The collection, to be sure, leaves a good deal to be desired. Its editor, Philip S. Foner, a Stalinist academician, has appended to it a biographical study comprising one-fourth of the text. Although he gives an adequate account of the tragedy of London’s life, his study is lacking in psychological insight. We see the conflicting drives within London that finally, for all his tremendous vitality, destroyed him, causing him a few months before his death, which was probably by suicide, to give up the socialist movement which was the source of his strength. We see only hazily, however, the origins of these drives and how they worked themselves out.

The book has selections from London’s autobiographical writings dealing with the life of workers sweated dry in their labors for the bosses and of tramps and slum-dwellers submerged in the cesspool of capitalist society in which London is at his revolutionary best. His carefully reasoned essays are derivative and at times spuriously literary, forLondon thought with his blood rather than with his brain. But his descriptions of his experiences are glowing with life.
 

The Iron Heel

The book also has some of the best passages of The Iron Heel. Although London was not a theoretician, The Iron Heel, which embarrassed the reformist socialist leaders by its vivid depictions of brutal reaction and revolutionary struggle, so that they complained that it gave “a new impetus to the old and generally discarded cataclysmic theory,” has proved to be a remarkable prophecy of fascism. London had learned from his own experience the meaning of the class struggle. “History shows,” he once said, “that no master class is ever willing to let go without a quarrel.” This basic understanding was made real for him not only by his observation of the ruthless strike-breaking methods of the American corporations but by his reading of the murderous suppression of the Russian Revolution of 1905 and of the heroic fight of the Russian workers.

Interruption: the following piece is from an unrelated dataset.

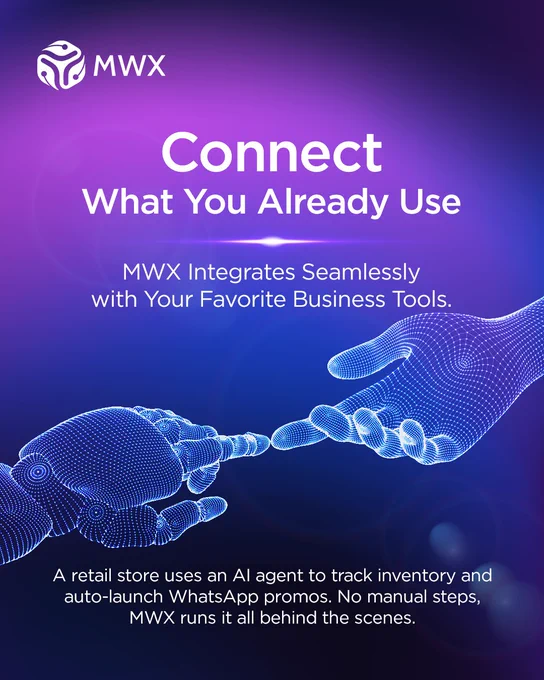 MWX

Connect
What You Already Use

MWX Integrates Seamlessly with Your Favorite Business Tools.

A retail store uses an AI agent to track inventory and auto-launch WhatsApp promos. No manual steps, MWX runs it all behind the scenes.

With this fundamental insight and his artist’s imagination London produced his blood-stained vision of triumphant counter-revolution, Condemned as romantically lurid at the time of its publication in 1908, the vision is pale beside the reality of the fascist police-state which he prophesied.

The Iron Heel, however, is not only a grim warning which still retains its validity; it is a statement of faith in the working class, which London portrays as being delivered to the Iron Heel by the criminal blindness of its reformist leaders, sold out by the labor bureaucrats and savagely repressed by a huge police force whose secret agents ferret out the revolutionists in labor’s ranks, but as being indestructible, constantly renewing itself and finally, inevitably victorious. This warning and statement of faith is presented in vigorous, sometimes electrifying prose. A vividly written, graphic tract rather than a novel with fully rounded characters, The Iron Heel in such passages as the description of the Chicago Commune becomes literature of a high order.

The Iron Heel was Jack London’s great contribution to the revolutionary movement. Eight years after its publication he resigned from the Socialist party “because of its lack of fire and tight, and its loss of emphasis upon the class struggle.” Spiritually weakened and confused by his own internal contradictions, he was unable, however, to carry on a fight against reformism in conjunction with other left-wingers. But although London could not carry on the fight, he did state the premise on which it had to be conducted: “The working class, by fighting, by never fusing, by never making terms with the enemy, [can] emancipate itself.” This revolutionary intransigence, violated by the opportunists of all stripes, from the Social-Democrats of the First World War to the Stalinists of the Second World War, has been the fundamental tenet of the revolutionary movement from the time of Marx.

Among the productions of this great historical movement that can inspire working class militants of today as of yesterday aye the socialist writings of Jack London.